--- START MATERIAL SUPPLIED ---

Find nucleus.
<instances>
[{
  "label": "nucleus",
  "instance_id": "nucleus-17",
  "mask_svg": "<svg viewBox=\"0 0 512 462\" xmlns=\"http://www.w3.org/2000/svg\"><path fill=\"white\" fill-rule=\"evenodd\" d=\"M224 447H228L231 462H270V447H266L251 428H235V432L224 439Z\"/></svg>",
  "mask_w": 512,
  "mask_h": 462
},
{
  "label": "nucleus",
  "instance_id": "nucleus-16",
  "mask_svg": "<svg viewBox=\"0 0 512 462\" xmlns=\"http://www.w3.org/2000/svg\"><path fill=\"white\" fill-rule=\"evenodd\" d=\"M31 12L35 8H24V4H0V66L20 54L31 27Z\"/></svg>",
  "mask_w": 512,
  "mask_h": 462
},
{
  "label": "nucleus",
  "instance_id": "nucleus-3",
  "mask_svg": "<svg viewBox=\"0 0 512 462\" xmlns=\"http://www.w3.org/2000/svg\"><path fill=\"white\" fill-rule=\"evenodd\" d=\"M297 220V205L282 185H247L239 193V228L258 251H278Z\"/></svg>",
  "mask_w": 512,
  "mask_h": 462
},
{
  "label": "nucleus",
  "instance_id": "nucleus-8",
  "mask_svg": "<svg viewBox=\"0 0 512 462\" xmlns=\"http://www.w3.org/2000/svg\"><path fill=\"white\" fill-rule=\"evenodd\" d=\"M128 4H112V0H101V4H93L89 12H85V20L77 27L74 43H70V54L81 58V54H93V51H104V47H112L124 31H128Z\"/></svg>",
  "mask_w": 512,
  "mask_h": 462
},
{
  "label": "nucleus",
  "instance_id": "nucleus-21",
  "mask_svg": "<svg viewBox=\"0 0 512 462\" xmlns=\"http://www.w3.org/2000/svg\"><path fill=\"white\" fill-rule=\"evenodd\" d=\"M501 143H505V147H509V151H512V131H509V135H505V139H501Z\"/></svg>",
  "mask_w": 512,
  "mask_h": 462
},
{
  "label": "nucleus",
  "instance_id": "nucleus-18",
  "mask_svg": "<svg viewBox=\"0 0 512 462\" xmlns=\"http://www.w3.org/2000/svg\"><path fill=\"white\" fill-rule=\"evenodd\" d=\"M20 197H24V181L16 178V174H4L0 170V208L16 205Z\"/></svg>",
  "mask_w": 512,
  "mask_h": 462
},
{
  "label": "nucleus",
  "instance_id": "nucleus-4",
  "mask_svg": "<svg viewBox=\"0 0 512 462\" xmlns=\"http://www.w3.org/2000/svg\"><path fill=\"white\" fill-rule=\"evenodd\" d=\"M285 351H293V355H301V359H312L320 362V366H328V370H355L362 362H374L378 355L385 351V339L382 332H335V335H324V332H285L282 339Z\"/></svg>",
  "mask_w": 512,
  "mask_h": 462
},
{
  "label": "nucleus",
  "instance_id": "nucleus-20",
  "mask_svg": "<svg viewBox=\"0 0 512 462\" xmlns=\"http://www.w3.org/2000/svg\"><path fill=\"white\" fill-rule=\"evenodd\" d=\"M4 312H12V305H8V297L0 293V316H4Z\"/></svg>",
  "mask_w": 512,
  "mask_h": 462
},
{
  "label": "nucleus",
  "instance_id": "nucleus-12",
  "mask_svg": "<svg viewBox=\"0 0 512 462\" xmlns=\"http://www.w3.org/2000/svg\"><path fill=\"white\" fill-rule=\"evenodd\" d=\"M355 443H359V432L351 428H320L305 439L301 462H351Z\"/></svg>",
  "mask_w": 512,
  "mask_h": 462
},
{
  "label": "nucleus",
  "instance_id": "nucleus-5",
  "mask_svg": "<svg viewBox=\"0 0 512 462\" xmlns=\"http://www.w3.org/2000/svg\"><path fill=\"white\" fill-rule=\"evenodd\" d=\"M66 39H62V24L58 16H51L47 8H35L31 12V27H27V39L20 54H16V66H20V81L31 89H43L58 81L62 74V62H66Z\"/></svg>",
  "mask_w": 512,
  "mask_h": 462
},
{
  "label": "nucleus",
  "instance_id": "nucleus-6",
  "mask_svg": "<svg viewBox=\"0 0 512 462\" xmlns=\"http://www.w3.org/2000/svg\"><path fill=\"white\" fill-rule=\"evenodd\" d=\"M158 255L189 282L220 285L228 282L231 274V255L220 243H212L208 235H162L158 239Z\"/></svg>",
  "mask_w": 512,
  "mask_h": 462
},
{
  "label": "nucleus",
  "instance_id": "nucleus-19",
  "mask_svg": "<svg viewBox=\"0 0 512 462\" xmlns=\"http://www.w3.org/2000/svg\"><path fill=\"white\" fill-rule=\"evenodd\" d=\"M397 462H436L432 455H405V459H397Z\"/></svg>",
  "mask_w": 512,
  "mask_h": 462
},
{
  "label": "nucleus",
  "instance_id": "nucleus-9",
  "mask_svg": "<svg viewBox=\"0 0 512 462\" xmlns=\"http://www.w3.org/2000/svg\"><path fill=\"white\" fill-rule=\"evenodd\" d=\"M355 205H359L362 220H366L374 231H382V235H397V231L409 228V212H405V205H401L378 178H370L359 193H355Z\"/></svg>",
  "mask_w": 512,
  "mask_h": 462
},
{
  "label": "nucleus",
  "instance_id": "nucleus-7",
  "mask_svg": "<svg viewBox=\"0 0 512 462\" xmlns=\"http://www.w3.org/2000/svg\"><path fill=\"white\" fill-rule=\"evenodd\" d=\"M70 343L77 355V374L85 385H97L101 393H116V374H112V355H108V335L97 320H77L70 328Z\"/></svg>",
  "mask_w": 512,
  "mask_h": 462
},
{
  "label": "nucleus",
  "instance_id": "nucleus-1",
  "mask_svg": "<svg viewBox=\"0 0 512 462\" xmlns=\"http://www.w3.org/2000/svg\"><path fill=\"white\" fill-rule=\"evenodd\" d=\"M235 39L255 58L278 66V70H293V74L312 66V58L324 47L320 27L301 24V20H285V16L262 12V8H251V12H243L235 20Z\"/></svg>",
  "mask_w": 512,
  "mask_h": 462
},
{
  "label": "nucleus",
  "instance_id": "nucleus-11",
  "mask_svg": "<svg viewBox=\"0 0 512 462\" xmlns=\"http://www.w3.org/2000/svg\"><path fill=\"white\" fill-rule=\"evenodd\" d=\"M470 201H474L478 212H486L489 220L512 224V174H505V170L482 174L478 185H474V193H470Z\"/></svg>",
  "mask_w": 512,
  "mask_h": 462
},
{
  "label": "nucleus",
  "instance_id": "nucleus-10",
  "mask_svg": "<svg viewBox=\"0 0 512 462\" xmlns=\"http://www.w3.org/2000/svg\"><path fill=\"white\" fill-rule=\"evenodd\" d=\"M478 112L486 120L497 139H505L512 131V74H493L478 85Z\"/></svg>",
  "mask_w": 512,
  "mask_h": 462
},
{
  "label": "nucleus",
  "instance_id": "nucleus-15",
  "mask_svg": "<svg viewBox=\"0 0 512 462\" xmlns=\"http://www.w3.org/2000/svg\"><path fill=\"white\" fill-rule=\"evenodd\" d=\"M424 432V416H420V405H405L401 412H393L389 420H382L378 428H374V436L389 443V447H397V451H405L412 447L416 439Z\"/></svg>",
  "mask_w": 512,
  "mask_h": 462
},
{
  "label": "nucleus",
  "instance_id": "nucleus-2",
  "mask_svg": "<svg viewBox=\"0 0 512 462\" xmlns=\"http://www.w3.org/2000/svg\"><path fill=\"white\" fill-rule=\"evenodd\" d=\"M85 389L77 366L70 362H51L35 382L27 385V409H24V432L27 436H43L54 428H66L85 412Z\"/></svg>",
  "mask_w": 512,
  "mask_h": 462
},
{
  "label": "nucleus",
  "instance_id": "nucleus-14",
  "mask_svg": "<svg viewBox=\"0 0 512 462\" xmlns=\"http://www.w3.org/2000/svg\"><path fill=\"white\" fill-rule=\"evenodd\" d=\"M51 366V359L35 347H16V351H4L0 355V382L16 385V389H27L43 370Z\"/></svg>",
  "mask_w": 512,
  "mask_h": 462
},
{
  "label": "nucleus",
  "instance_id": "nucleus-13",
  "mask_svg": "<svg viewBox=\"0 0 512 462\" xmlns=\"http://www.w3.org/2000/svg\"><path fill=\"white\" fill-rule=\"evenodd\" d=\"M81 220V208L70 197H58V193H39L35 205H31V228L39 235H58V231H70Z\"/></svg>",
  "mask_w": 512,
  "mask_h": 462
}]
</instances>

--- END MATERIAL SUPPLIED ---
--- START MATERIAL SUPPLIED ---

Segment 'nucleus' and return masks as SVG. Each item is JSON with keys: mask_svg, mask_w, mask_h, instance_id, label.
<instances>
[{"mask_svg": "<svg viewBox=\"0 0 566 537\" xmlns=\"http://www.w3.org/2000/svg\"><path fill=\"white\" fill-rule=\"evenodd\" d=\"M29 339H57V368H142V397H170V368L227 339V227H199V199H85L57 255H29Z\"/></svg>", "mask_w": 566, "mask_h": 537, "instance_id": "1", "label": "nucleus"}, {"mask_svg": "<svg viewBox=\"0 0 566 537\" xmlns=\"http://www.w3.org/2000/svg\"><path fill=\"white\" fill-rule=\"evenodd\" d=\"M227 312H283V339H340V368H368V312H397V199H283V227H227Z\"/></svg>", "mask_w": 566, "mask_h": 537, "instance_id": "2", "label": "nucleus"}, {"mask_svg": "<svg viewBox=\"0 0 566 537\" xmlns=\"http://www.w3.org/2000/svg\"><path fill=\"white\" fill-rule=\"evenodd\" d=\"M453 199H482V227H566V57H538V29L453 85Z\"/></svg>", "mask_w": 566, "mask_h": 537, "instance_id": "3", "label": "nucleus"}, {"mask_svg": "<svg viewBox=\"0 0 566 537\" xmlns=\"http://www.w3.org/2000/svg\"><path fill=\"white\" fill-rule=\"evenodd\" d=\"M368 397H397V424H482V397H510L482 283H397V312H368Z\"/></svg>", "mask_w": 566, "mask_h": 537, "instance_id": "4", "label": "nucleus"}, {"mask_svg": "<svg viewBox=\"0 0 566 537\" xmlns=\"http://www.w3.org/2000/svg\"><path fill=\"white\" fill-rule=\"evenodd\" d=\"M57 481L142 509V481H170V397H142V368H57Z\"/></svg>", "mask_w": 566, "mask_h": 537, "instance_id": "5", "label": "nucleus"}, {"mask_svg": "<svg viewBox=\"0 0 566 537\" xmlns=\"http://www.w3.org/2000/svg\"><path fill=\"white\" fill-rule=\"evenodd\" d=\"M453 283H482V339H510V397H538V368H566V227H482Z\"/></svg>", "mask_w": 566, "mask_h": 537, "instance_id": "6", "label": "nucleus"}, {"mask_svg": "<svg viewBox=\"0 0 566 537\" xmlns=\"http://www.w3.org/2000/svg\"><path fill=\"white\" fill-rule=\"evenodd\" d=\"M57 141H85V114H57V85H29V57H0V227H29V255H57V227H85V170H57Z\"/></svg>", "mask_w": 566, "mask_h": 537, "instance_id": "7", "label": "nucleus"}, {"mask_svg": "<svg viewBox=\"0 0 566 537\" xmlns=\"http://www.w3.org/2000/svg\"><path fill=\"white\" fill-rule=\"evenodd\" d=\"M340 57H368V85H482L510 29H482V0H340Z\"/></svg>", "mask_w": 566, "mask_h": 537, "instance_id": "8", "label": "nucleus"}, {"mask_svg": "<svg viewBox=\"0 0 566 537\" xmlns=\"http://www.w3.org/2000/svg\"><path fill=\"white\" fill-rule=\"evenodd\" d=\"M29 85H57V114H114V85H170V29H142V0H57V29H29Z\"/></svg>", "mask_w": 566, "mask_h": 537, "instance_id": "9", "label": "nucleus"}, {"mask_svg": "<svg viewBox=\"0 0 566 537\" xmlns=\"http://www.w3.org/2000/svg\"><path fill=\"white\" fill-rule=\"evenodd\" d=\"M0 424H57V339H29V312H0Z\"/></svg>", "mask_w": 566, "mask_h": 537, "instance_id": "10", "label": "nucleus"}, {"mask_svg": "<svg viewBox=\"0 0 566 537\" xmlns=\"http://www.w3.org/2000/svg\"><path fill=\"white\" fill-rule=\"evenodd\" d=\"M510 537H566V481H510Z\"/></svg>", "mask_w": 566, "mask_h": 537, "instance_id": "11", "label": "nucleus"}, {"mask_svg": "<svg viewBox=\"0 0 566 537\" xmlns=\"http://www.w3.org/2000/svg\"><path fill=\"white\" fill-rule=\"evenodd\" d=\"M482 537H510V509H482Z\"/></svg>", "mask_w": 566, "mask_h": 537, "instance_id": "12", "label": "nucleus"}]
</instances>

--- END MATERIAL SUPPLIED ---

# THE TASK
In the records, starting with the line that contains "Find nucleus." and going on through the line that contains "351H293V355H301V359H312L320 362V366H328V370H355L362 362H374L378", replace "instance_id" with "object_id" and change nothing else. Give back only those lines.

# TASK RESULT
Find nucleus.
<instances>
[{
  "label": "nucleus",
  "object_id": "nucleus-17",
  "mask_svg": "<svg viewBox=\"0 0 512 462\" xmlns=\"http://www.w3.org/2000/svg\"><path fill=\"white\" fill-rule=\"evenodd\" d=\"M224 447H228L231 462H270V447H266L251 428H235V432L224 439Z\"/></svg>",
  "mask_w": 512,
  "mask_h": 462
},
{
  "label": "nucleus",
  "object_id": "nucleus-16",
  "mask_svg": "<svg viewBox=\"0 0 512 462\" xmlns=\"http://www.w3.org/2000/svg\"><path fill=\"white\" fill-rule=\"evenodd\" d=\"M31 12L35 8H24V4H0V66L20 54L31 27Z\"/></svg>",
  "mask_w": 512,
  "mask_h": 462
},
{
  "label": "nucleus",
  "object_id": "nucleus-3",
  "mask_svg": "<svg viewBox=\"0 0 512 462\" xmlns=\"http://www.w3.org/2000/svg\"><path fill=\"white\" fill-rule=\"evenodd\" d=\"M297 220V205L282 185H247L239 193V228L258 251H278Z\"/></svg>",
  "mask_w": 512,
  "mask_h": 462
},
{
  "label": "nucleus",
  "object_id": "nucleus-8",
  "mask_svg": "<svg viewBox=\"0 0 512 462\" xmlns=\"http://www.w3.org/2000/svg\"><path fill=\"white\" fill-rule=\"evenodd\" d=\"M128 4H112V0H101V4H93L89 12H85V20L77 27L74 43H70V54L81 58V54H93V51H104V47H112L124 31H128Z\"/></svg>",
  "mask_w": 512,
  "mask_h": 462
},
{
  "label": "nucleus",
  "object_id": "nucleus-21",
  "mask_svg": "<svg viewBox=\"0 0 512 462\" xmlns=\"http://www.w3.org/2000/svg\"><path fill=\"white\" fill-rule=\"evenodd\" d=\"M501 143H505V147H509V151H512V131H509V135H505V139H501Z\"/></svg>",
  "mask_w": 512,
  "mask_h": 462
},
{
  "label": "nucleus",
  "object_id": "nucleus-18",
  "mask_svg": "<svg viewBox=\"0 0 512 462\" xmlns=\"http://www.w3.org/2000/svg\"><path fill=\"white\" fill-rule=\"evenodd\" d=\"M20 197H24V181L16 178V174H4L0 170V208L16 205Z\"/></svg>",
  "mask_w": 512,
  "mask_h": 462
},
{
  "label": "nucleus",
  "object_id": "nucleus-4",
  "mask_svg": "<svg viewBox=\"0 0 512 462\" xmlns=\"http://www.w3.org/2000/svg\"><path fill=\"white\" fill-rule=\"evenodd\" d=\"M285 351H293V355H301V359H312L320 362V366H328V370H355L362 362H374L378 355L385 351V339L382 332H335V335H324V332H285L282 339Z\"/></svg>",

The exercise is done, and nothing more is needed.